Upon application of Anderson, the SFIC policy, in the present case, provided separate contracts of insurance since it spoke in terms of separately scheduled buildings. The schedule of property values, which was included in the SFIC insurance policy, made the coverage specific, not blanket. Since each building was separately listed on the declarations page, with a separate covered amount and separate premiums listed for each building, each of these seven separate claims should have its own statutory cap of $300,000.
The majority of the cases relied on by FIGA are distinguishable because these cases address insurance policy liability coverage for wrongful death and derivative tort claims, rather than first party property damage claims. See Allstate Ins. Co. v. Clohessy, 32 F.Supp.2d 1333, 1337 (M.D.Fla.1998) (holding that “Florida courts have uniformly held that loss of consortium and wrongful death survivor actions are subject to the per-person limit of liability”); Fla. Ins. Guar. Ass’n, Inc. v. Cole, 573 So.2d 868, 870-71 (Fla. 2d DCA 1990) (holding survivors entitled only to per person coverage since wrongful death claim was only one claim); Mackoul v. Fid. & Cas. Co. of N.Y., 402 So.2d 1259, 1260 (Fla. 1st DCA 1981) (finding that the limits of liability were not affected by the number of causes of action that might accrue from the bodily injury of a single person); Biondino v. S. Farm Bureau Cas. Ins.

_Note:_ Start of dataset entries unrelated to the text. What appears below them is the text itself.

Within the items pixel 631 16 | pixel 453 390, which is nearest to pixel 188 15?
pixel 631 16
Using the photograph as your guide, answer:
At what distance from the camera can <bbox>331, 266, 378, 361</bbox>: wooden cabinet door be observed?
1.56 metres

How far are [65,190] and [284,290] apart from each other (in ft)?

Co., 319 So.2d 152, 154 (Fla. 2d *1043DCA 1975) (finding insurer limited its liability to each person for damages because of bodily injury sustained by one person).
We conclude that the lower court properly construed the applicable FIGA statutory language in determining that Sunrise is not limited to FIGA’s one lump sum aggregate claim payment of $300,000 for the total damages caused to the seven individually scheduled buildings and is entitled to the policy’s mandated appraisal process. The order granting Petitioner’s Motion for Summary Judgment and denying Respondent’s Motion for Summary Judgment is hereby affirmed.
GROSS, C.J., and CIKLIN, J., concur.. The buildings were listed separately in the "Description of Premises,” and the coverage and premiums are separate for each building. Building 1 is insured for $208,048, with a premium of $1,282; building 2 is insured for $725,483, with a premium of $4,266; building 3 is insured for $609,926, with a premium of $3,587; building 4 is insured for $341,349, with a premium of $1,990; building 5 is insured for $341,349, with a premium of $1,990; building 6 is insured for $472,514, with a premium of $2,755; building 7 is insured for $208,046, with a premium of $1,282.